Rayburn was a recipient of Rayburn’s largesse as well.
“I know in ’88 I wrecked pretty bad,” Pierce recalled. “The car was old anyway, but I went over there to fix it. He said, ‘What are you doing bringing this junk over here?’ I said, ‘I need to fix it.’ He goes, ‘Well golly, how old is that thing anyway?’ I said, ‘It’s an ’83 or something,’ and he’s like, ‘That’s too old. Throw it in the pile back there. Go out there and pick yourself a better looking one.’
“So I go out there and there’s like six new cars sitting there, and there’s this one that looks kind of new but the front clip was bent on it. I went and got him and said, ‘How about this one right here?’ He goes, ‘God damn, kid, are you blind? We just walked by two or three brand new race cars.’ I told him, ‘Nah, Rayburn, I don’t need a brand new one. That one there looks good enough. Hell, the paint’s not chipped.’ He said, ‘Well, all right. What are you gonna do with it?’ I said, ‘I’ve gotta put a front clip on it.’ He said, ‘You know how to weld, don’t ‘ya?’ I said, ‘Hell yeah,’ and he said, ‘Well get it in there.’ He never charged me a dime.”
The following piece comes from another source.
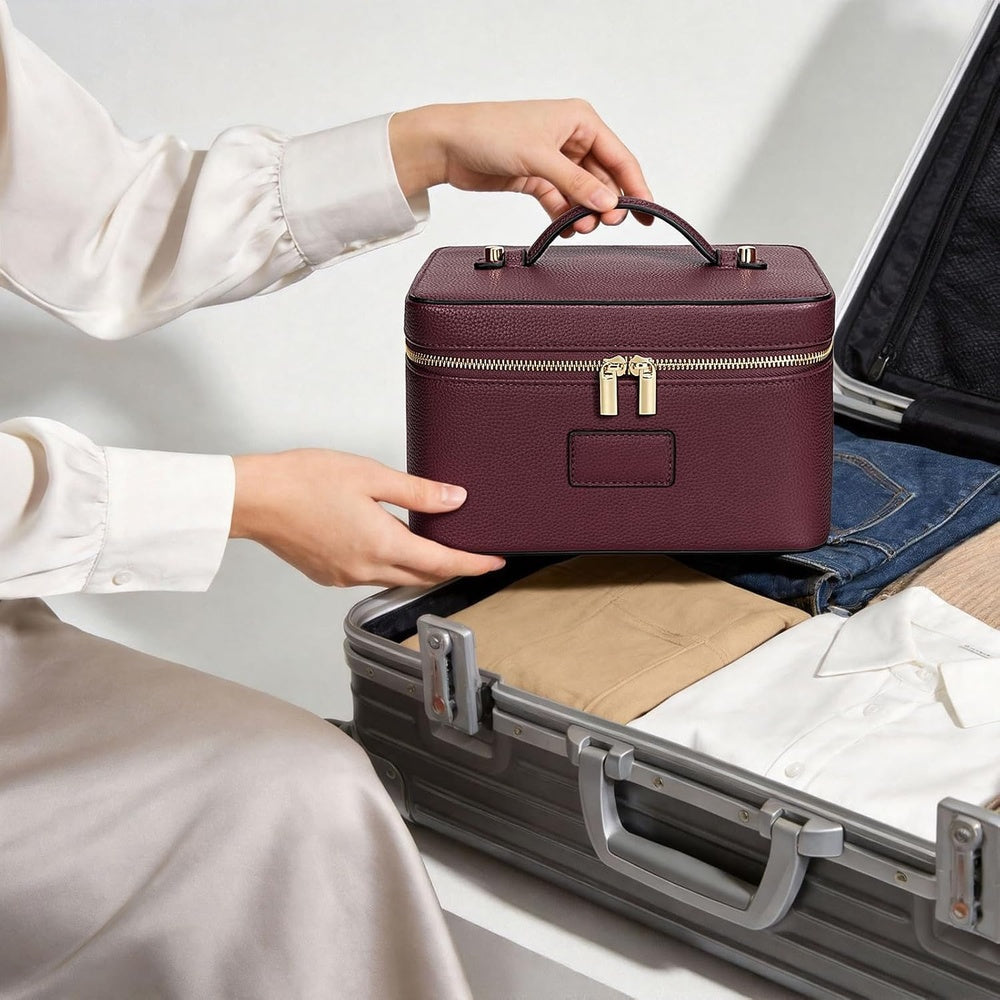 Vanity case placed inside a suitcase while packing for a trip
Pierce specifically recalls how Rayburn extended him a long-term line of credit — and Rayburn’s reaction when he finally took care of his bill.
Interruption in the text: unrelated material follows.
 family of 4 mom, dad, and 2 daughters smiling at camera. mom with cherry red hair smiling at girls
“I owed that man $10,000 for three years, and the night I went over there to pay him, he was laying on his couch sleeping and I said, ‘Rayburn, I got your money,’” Pierce said. “He said, ‘What money?’ I said, ‘That 10-grand I’ve been owing you.’ He’s shocked somebody is paying him! He’s used to getting ripped off … he had so money cars that he’d give away and then they’d sell ‘em and keep the money.
“So finally, he just lays his hand out as he’s half asleep and I lay $10,000 in cash in his hand. He starts to just crumple it up and he goes, ‘Yeah, it’s all there,’ and he pretty much fell right back to sleep. He didn’t even want to count it.
“But doing that stuff to him, when so many people screwed him over, that’s golden,” he continued. “So I was that guy who … he would do anything for me. I mean, when I asked him for a car, he said, ‘Well, get your ass over here and get it.’”
Pierce still relishes the memories of how Rayburn would go out of his way to help his racing career.
“I drove a beer truck (as a full-time job) for 10 years, 1980 to 1990,” Pierce said. “Remember, ’82 was when I got my first Rayburn car, and he knew I drove a beer truck. Well, if he thought I needed to drive someone else’s car besides my own, because my stuff wasn’t that good, he would call the beer place I worked for and say, ‘Where’s Pierce at? Can you get ahold of him? I gotta talk to him.’ They’d call taverns where I was stopping at and tell them, ‘Have him call Rayburn right now.’ So I call Rayburn when I get the message and I say, ‘What’s up Rayburn?’ He says, “I got you a ride for the North-South,’ or, ‘I got you a ride at Pennsboro,’ or, ‘I got you a ride at Brownstown.’ ”
Naturally, Pierce is upset that he won’t be able to attend Rayburn’s funeral services later this week because he will be in Vado, N.M., serving as crew chief for his son Bobby’s participation in the Wild West Shootout presented by O’Reilly Auto Parts.
“It hurts me. It’s not nice,” said Pierce, who entered the chassis-building business himself when he began constructing modifieds late in his driving career and then Late Models following his retirement from competition. “But he’ll know I miss him.”
Indeed, Rayburn had to realize how much Pierce appreciated him. Pierce made that clear ever time they crossed paths.
“When I got a chance to, I always gave him a hug and he’d go, ‘Oh, oh, oh,’ like he don’t expect to get a hug,” said Pierce, who last saw Rayburn during last July’s Summer Nationals event at Circle City Raceway in Indianapolis, Ind. “But I’d tell him, ‘We’re just that way buddy.’ I don’t know. It’s just different with him. You know, I wouldn’t walk up and hug (former Late Model chassis builder) Larry Shaw, although I drove for him and I respect him. I shake his hand. But Rayburn, I just hug him. It’s just that way. It just felt right.”